Sometimes we met up with Dane and Lola, or Tristan and Kaden. Dane was working at a car repair shop all summer, though, and Tristan now had a girlfriend. They were always surprised, though, by how Carson treated me, and how I'd fallen for him. To them, it had happened all of a sudden. But for me, it had always been there.
"He really looks at you like... like cares about you," Kaden told me, one afternoon in August.
It was a humid day, but we were out walking some trail near Kaden's house. Kaden's t-shirt was wet from sweat, and he was wearing flip flops. Carson had stopped to pee and said he would catch up, so Kaden took the chance to talk about it with me. The entire summer was almost over and I hadn't talked to Kaden much in person, especially about Carson.
"Well, he does care about me," I said, smiling without meaning to.
"So, are you two... dating? Fucking?" Kaden was nothing if not blunt.
"No," I said, shaking my head. "Neither."
"Oh. So you just hang out together, every day?"
"Yeah."
I failed to mention that Carson kissed me sometimes. And sometimes we did more than kissing. But it wasn't Kaden's business and we definitely were not dating. Carson didn't believe in dating, or love. He didn't believe in anything.
"Well, I've known Carson for a few years and I've never seen him like this." Kaden shrugged, but I knew what he meant.
"He says I make him feel better," I admitted, but then immediately regretted it. I meant emotionally, but of course I knew what Kaden would think.
He burst out laughing, just as Carson jogged up behind us. "I bet he does."

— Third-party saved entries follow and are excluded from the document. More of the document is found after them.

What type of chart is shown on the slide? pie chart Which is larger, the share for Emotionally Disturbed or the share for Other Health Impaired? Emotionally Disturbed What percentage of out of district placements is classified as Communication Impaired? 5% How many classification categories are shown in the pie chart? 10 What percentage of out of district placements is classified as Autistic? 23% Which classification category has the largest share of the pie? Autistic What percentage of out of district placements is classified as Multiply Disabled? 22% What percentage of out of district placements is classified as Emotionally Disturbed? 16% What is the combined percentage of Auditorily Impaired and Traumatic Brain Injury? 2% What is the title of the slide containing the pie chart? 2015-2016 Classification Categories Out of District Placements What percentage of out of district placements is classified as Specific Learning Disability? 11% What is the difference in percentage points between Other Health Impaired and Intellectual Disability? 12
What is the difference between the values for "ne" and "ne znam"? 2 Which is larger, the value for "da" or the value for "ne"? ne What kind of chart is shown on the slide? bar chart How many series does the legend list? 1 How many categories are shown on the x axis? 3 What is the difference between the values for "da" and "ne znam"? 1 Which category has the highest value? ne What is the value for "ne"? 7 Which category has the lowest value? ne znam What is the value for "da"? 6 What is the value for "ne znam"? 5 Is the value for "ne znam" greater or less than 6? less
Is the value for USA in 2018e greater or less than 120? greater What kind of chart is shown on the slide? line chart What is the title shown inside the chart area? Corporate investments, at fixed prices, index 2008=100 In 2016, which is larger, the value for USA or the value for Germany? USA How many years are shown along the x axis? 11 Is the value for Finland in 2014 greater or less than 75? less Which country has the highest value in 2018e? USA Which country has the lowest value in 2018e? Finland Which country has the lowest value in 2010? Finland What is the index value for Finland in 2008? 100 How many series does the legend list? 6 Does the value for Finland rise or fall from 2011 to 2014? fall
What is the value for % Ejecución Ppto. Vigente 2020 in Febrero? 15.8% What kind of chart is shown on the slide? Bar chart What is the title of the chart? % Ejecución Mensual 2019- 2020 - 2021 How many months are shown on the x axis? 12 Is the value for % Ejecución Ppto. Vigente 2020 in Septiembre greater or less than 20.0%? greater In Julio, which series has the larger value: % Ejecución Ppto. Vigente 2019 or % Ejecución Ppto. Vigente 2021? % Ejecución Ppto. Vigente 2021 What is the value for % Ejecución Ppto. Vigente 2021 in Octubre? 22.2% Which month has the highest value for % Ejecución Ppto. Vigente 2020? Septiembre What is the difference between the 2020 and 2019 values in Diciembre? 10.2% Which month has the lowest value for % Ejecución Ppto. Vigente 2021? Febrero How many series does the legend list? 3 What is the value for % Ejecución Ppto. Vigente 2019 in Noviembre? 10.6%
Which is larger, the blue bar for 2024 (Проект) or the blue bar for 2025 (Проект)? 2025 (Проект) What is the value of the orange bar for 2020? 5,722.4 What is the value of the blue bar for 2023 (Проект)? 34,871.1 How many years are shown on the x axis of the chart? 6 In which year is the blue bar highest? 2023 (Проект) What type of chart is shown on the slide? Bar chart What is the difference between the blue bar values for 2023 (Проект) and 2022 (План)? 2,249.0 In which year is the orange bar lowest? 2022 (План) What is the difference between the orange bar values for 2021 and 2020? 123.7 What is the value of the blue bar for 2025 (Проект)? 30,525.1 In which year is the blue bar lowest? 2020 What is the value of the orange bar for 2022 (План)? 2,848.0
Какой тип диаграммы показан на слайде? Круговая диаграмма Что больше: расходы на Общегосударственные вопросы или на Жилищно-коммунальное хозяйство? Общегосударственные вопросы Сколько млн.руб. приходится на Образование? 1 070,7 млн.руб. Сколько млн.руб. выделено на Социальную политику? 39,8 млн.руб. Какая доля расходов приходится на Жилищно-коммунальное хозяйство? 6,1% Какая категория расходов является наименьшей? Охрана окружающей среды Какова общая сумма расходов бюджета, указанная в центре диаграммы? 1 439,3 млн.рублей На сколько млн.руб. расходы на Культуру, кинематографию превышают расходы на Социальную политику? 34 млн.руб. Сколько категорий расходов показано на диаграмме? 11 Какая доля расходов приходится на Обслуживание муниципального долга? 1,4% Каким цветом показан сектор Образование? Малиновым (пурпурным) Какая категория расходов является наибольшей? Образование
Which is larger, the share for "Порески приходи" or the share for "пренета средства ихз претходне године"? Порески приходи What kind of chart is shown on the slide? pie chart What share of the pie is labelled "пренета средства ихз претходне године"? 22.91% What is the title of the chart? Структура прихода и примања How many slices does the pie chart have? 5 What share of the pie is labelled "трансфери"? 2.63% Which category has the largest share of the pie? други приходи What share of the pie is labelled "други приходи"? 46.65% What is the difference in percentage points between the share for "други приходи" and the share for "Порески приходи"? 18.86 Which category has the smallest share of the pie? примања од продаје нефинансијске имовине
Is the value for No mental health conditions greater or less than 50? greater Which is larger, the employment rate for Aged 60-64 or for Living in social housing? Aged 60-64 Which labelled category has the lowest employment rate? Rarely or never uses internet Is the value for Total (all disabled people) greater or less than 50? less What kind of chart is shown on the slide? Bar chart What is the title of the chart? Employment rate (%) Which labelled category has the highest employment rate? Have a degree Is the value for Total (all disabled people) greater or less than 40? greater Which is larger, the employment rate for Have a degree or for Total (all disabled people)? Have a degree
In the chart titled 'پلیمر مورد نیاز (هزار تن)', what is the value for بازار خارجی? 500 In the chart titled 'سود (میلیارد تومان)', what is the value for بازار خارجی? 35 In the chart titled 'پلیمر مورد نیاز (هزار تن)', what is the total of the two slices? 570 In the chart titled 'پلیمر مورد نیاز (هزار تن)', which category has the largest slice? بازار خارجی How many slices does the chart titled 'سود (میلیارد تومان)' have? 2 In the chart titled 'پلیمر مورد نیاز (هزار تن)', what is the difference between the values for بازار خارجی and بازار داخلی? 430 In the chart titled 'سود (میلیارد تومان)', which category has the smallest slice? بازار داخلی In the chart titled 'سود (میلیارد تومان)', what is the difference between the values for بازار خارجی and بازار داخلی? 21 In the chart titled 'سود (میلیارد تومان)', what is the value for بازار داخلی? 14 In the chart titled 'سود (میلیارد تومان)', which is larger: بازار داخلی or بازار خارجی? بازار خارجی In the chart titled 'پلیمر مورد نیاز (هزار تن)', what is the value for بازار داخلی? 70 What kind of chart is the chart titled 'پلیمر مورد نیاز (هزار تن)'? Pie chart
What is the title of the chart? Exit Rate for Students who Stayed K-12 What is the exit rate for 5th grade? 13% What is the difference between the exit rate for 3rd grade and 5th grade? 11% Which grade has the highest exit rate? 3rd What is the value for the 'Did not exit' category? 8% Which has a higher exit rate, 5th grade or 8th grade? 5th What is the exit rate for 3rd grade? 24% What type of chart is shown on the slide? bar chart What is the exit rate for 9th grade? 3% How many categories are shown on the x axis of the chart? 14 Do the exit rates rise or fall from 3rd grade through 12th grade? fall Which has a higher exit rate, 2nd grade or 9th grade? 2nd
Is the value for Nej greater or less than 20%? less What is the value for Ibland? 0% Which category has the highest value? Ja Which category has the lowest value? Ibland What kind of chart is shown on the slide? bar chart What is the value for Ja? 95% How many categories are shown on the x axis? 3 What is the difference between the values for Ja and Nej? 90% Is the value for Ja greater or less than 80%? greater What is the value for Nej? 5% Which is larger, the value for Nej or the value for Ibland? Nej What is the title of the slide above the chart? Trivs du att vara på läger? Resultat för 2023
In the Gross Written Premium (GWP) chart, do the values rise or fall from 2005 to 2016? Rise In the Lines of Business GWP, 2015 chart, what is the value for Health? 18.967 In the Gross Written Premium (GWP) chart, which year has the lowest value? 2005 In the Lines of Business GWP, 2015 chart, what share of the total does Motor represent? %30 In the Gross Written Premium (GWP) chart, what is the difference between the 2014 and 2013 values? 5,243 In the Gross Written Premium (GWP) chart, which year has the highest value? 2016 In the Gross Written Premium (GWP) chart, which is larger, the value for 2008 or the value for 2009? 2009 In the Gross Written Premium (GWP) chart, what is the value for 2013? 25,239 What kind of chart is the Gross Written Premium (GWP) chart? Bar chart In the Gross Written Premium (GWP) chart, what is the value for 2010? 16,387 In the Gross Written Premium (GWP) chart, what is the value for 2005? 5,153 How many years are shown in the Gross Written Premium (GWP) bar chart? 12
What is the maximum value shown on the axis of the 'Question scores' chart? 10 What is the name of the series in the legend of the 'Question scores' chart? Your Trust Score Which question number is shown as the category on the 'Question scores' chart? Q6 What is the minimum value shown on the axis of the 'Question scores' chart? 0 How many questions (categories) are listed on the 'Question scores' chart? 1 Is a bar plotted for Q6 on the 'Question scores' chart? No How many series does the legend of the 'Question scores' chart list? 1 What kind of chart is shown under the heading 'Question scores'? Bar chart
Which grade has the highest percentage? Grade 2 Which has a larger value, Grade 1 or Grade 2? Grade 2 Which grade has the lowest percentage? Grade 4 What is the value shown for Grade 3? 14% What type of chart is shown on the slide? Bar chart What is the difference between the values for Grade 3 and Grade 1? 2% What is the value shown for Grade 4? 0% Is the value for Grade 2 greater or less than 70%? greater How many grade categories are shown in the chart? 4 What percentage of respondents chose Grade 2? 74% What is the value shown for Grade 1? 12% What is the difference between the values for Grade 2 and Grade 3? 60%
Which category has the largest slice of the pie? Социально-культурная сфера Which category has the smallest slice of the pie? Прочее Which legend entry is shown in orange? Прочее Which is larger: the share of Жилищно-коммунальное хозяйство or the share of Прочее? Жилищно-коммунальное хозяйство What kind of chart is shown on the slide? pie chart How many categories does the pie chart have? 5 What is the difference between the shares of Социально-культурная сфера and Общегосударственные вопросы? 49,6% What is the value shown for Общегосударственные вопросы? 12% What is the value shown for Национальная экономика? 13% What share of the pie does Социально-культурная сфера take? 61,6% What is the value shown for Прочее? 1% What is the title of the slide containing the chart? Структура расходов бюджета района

"What?" Carson asked, eyeing Kaden.
"Nothing," I said, shaking my head.
The following week was the last, before school would be back in. Carson called me every morning and we always ended up meeting somewhere. He held my hand, if he was in the mood. Some days he talked about his life and how I made him feel normal and good, but some days he didn't talk at all. I knew that was just how it was, with him.
But that day was different. Carson was always awake before me and called to wake me up. It had happened all summer. But that morning I slept in. When I woke up and checked my phone, he hadn't called. I couldn't shake the feeling that something was wrong.
Midday, he texted, telling me that he was busy but he would call me later. It was strange, and not like him. By evening, I had called twice and he didn't answer.
Carson, call me, I'm worried.
But he didn't, so I called Kaden. I was pacing my bedroom as it rang in my ear.
"Somethings wrong," I said, when he answered. I felt like I couldn't catch my breath. "Carson... he isn't -"
"Arden, he's okay. I talked to him," Kaden told me, carefully.
"You talked to him? Why hasn't he called me back?" I practically yelled.
"He... got into a fight. He's got a black eye, and -"
"A fight? With who?" I asked, my heart pounding. "Is he okay?"
"Just... wait until you talk to him, okay?" Kaden said, only make me feel slightly better.
I sighed, but couldn't control my breathing. "Okay."
So I waited. Hours passed and soon it was after midnight. I had tried calling again, more than once. I was so scared that he was hurt, because he wasn't answering his phone. He had never done anything like this, since we had gotten close.
My mom was asleep across the hall when my phone starting buzzing, finally.
"Carson," I answered it, relieved and annoyed.
"Hey," he said, sounding calm, at first.
"Where were you all day? I was worried -"
"Can you sneak out? I need you," he asked.
I didn't hesitate. "Yeah, I'll be there soon."